┏━━

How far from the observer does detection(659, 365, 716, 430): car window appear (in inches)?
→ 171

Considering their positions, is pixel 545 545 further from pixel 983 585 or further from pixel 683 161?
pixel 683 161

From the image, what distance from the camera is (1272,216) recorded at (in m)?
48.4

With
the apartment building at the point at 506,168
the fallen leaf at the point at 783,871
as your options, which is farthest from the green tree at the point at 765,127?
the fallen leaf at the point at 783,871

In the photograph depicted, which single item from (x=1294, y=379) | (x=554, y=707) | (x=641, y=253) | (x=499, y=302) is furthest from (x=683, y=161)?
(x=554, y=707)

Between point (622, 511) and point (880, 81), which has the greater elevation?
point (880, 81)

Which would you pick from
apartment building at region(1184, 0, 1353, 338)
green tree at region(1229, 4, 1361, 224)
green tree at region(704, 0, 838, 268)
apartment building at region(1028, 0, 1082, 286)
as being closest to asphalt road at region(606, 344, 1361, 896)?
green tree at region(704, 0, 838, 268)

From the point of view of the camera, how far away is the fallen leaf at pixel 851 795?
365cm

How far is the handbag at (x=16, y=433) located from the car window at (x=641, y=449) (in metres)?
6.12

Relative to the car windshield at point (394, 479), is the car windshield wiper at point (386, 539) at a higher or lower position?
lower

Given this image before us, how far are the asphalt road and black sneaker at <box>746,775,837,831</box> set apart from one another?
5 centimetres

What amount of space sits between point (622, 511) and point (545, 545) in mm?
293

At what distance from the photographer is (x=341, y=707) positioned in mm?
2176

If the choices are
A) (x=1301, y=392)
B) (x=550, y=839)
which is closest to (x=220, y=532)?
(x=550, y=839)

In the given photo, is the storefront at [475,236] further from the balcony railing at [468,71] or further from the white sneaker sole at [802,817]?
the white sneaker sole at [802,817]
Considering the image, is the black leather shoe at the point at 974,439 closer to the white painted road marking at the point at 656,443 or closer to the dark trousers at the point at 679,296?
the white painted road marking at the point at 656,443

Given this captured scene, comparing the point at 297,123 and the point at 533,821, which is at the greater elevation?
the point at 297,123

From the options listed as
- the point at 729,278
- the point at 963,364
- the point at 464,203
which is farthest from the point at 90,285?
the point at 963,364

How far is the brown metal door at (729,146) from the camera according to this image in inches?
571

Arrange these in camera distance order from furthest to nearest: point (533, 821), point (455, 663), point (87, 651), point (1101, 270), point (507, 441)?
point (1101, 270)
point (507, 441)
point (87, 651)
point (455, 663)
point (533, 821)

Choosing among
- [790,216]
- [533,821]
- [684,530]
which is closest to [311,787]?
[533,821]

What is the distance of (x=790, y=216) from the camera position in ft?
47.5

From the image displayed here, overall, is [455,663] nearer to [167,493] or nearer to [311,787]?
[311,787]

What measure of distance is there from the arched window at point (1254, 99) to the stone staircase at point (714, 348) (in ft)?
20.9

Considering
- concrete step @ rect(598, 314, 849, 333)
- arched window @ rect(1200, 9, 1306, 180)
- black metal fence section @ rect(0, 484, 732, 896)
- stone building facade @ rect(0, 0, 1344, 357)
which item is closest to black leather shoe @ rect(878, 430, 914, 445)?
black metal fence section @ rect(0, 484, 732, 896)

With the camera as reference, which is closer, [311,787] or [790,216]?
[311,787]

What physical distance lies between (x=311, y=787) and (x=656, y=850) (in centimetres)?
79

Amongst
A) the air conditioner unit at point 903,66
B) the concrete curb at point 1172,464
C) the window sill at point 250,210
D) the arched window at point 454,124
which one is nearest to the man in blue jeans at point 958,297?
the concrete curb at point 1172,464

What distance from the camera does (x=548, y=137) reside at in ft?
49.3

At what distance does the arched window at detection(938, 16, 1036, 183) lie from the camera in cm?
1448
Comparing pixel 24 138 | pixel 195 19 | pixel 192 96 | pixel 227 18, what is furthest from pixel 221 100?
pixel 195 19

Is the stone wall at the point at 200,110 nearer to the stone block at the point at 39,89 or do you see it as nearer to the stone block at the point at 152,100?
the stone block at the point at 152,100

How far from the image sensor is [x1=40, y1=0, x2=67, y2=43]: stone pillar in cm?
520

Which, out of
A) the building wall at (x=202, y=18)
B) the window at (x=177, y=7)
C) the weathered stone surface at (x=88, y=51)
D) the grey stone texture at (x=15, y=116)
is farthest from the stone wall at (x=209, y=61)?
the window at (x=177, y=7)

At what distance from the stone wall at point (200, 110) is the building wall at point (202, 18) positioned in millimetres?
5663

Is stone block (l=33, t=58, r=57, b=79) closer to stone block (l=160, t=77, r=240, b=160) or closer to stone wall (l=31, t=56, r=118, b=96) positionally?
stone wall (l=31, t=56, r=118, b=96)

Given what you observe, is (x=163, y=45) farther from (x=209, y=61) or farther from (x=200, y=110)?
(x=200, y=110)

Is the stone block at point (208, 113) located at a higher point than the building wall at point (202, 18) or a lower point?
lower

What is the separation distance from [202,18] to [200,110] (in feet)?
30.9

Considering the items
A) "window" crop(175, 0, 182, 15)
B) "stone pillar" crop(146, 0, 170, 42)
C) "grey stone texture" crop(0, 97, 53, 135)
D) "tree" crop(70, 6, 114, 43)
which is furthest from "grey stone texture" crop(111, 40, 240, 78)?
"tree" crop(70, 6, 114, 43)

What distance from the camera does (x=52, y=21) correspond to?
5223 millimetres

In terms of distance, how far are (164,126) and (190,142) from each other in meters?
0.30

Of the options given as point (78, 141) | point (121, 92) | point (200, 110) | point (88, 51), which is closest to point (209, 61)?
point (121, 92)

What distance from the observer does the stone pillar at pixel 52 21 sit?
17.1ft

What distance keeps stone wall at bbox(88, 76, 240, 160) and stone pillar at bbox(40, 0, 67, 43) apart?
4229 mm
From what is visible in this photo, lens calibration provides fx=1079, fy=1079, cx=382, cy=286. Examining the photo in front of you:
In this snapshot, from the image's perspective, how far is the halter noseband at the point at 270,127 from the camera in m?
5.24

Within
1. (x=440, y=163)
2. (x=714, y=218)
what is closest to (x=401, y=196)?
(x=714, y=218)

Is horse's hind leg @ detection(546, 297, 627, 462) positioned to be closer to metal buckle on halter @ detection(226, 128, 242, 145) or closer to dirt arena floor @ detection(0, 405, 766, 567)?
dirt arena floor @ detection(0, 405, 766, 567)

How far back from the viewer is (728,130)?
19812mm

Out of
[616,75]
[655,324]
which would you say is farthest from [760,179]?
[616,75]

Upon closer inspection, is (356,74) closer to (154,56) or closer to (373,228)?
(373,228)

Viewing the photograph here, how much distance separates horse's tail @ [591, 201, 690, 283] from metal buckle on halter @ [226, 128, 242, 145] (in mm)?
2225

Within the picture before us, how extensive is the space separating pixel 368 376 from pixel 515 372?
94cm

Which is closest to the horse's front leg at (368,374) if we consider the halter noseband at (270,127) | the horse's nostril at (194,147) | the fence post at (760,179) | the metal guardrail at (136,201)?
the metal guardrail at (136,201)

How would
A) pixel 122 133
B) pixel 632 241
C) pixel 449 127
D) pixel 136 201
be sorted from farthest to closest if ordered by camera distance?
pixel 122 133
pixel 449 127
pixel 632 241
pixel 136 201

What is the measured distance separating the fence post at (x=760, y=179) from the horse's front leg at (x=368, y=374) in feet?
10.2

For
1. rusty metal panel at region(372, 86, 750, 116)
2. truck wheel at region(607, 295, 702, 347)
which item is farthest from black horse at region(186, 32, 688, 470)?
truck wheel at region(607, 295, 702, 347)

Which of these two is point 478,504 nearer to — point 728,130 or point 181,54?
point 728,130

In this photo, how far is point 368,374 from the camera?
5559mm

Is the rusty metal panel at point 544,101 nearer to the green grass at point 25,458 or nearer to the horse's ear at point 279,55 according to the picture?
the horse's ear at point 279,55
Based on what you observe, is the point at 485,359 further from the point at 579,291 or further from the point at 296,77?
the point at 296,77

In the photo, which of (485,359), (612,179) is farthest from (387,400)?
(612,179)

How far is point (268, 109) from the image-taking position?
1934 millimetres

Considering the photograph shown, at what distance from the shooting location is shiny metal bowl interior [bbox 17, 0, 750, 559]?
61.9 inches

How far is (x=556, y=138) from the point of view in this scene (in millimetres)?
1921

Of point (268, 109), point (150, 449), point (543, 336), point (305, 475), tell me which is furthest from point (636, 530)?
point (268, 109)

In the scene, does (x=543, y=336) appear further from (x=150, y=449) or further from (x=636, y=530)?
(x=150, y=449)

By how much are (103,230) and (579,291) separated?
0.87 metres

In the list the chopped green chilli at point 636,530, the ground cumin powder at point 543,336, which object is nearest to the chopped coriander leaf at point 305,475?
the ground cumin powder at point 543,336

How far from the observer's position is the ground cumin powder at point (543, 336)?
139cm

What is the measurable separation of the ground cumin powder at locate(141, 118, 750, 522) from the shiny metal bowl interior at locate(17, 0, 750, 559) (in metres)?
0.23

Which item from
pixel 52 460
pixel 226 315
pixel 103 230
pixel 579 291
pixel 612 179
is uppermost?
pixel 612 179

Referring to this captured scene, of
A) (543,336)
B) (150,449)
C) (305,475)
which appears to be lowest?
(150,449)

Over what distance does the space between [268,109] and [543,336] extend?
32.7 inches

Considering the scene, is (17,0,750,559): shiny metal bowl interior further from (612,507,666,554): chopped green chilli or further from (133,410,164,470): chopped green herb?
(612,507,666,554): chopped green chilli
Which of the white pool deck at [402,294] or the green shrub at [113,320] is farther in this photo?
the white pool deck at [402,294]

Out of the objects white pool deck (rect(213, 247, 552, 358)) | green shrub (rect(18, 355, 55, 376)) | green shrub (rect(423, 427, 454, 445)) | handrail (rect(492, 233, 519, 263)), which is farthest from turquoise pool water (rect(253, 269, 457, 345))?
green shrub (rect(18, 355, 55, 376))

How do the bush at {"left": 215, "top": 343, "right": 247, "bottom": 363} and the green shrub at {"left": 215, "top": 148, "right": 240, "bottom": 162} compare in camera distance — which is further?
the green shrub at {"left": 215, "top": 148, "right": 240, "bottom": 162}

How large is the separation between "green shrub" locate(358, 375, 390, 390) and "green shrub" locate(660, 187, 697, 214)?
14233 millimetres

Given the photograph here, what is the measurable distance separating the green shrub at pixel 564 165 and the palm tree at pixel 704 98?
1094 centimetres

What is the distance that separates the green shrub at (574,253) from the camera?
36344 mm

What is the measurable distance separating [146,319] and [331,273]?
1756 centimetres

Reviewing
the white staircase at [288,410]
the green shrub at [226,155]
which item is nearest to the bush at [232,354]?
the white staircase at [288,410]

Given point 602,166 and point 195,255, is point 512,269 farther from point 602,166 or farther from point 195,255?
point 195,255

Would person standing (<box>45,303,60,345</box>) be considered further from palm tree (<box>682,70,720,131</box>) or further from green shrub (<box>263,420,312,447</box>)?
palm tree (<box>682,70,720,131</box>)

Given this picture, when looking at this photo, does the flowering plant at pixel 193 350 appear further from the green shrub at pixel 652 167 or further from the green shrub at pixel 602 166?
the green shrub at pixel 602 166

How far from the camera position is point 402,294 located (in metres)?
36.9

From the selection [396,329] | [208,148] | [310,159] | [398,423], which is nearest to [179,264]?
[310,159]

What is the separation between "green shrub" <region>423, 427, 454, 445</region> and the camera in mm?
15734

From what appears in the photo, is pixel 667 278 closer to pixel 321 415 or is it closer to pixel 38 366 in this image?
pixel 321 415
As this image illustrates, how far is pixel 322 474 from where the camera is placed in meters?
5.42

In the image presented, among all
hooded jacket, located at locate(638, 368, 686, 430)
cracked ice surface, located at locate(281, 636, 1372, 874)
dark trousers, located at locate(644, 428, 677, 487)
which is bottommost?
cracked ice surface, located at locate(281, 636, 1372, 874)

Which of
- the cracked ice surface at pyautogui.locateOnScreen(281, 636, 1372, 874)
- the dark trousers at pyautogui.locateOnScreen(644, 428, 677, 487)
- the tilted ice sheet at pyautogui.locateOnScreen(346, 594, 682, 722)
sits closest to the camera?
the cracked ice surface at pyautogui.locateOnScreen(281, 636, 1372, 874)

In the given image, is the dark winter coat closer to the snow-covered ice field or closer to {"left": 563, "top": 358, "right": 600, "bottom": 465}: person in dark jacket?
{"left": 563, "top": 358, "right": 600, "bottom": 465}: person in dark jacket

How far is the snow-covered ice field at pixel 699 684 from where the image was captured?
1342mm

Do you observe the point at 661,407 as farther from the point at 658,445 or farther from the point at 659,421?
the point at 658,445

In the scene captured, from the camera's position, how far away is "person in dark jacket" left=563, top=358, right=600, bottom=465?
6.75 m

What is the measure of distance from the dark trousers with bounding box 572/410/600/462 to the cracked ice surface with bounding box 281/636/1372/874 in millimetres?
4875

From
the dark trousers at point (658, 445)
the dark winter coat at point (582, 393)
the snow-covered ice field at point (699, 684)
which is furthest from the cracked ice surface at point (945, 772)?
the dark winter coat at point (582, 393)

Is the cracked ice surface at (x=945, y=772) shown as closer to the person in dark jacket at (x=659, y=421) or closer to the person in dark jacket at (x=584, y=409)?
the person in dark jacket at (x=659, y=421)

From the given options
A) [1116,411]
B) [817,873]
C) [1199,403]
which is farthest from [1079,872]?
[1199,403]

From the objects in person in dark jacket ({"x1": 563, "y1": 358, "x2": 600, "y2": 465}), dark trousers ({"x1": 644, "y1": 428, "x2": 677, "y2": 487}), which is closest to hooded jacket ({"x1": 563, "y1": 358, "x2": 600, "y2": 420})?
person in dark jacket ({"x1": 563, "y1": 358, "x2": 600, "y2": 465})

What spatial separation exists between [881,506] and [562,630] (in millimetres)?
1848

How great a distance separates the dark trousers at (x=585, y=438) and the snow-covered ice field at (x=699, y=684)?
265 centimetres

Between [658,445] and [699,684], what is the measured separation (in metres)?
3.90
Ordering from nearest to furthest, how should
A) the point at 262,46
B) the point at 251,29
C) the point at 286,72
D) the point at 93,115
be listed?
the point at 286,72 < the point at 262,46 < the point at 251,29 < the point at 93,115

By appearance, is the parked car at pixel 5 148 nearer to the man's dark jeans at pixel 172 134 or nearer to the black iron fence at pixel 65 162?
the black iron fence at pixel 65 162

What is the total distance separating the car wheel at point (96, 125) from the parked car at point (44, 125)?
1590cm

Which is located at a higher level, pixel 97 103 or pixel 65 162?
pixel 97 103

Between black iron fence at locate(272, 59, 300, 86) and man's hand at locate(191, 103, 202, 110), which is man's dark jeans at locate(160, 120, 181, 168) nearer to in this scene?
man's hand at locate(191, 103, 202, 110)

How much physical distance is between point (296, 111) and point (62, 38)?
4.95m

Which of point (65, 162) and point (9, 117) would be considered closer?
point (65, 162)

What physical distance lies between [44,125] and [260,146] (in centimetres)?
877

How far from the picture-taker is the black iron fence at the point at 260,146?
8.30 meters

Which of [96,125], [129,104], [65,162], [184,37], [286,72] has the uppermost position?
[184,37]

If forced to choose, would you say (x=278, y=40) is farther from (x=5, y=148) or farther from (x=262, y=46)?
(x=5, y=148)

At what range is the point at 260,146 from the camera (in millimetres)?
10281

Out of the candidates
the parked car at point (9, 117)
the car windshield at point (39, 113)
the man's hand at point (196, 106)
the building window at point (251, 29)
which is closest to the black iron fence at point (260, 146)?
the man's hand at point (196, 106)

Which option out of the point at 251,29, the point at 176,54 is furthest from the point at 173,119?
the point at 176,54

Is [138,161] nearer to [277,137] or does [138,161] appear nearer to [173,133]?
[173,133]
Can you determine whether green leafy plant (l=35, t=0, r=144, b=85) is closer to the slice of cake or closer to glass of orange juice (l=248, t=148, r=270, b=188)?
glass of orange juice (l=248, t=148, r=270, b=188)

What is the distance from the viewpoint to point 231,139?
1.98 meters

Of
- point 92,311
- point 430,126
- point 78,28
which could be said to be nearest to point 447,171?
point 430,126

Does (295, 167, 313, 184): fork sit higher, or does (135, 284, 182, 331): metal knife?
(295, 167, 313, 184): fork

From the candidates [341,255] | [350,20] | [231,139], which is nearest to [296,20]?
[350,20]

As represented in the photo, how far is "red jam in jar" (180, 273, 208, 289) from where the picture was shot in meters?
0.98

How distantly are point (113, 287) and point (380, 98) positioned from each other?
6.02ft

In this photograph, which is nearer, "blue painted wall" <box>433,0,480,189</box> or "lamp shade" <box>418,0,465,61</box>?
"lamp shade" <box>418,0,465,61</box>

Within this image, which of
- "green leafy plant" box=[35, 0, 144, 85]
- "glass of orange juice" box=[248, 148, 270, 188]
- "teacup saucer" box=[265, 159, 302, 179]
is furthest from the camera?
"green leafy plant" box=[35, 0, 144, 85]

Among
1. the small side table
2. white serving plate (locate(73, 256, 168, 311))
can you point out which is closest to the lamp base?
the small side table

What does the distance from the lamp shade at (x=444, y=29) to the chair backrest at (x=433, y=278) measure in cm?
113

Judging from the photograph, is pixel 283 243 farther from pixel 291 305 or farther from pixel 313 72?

┗━━

Stated task
Copy out the entries starting at the line containing "How far is the snow-covered" and ending at the line containing "the point at 286,72 <", reproducing them verbatim with both end lines included.

Answer to this exercise
How far is the snow-covered ice field at pixel 699 684 from where the image was captured?
1342mm

Do you observe the point at 661,407 as farther from the point at 658,445 or farther from the point at 659,421?
the point at 658,445

In the scene captured, from the camera's position, how far away is "person in dark jacket" left=563, top=358, right=600, bottom=465?
6.75 m

What is the measure of distance from the dark trousers with bounding box 572/410/600/462 to the cracked ice surface with bounding box 281/636/1372/874 in millimetres?
4875

From
the dark trousers at point (658, 445)
the dark winter coat at point (582, 393)
the snow-covered ice field at point (699, 684)
which is furthest from the cracked ice surface at point (945, 772)?
the dark winter coat at point (582, 393)

Is the cracked ice surface at (x=945, y=772) shown as closer to the person in dark jacket at (x=659, y=421) or closer to the person in dark jacket at (x=584, y=409)?
the person in dark jacket at (x=659, y=421)

From the given options
A) [1116,411]
B) [817,873]
C) [1199,403]
which is farthest from [1079,872]?
[1199,403]

From the objects in person in dark jacket ({"x1": 563, "y1": 358, "x2": 600, "y2": 465}), dark trousers ({"x1": 644, "y1": 428, "x2": 677, "y2": 487}), which is closest to hooded jacket ({"x1": 563, "y1": 358, "x2": 600, "y2": 420})?
person in dark jacket ({"x1": 563, "y1": 358, "x2": 600, "y2": 465})

What spatial separation exists between [881,506] and [562,630] (in millimetres)?
1848

How great a distance separates the dark trousers at (x=585, y=438) and the snow-covered ice field at (x=699, y=684)?
265 centimetres

Between [658,445] and [699,684], what is the measured separation (in metres)?
3.90
Ordering from nearest to furthest, how should
A) the point at 262,46
B) the point at 251,29
C) the point at 286,72
D) the point at 93,115
be listed?
the point at 286,72 < the point at 262,46 < the point at 251,29 < the point at 93,115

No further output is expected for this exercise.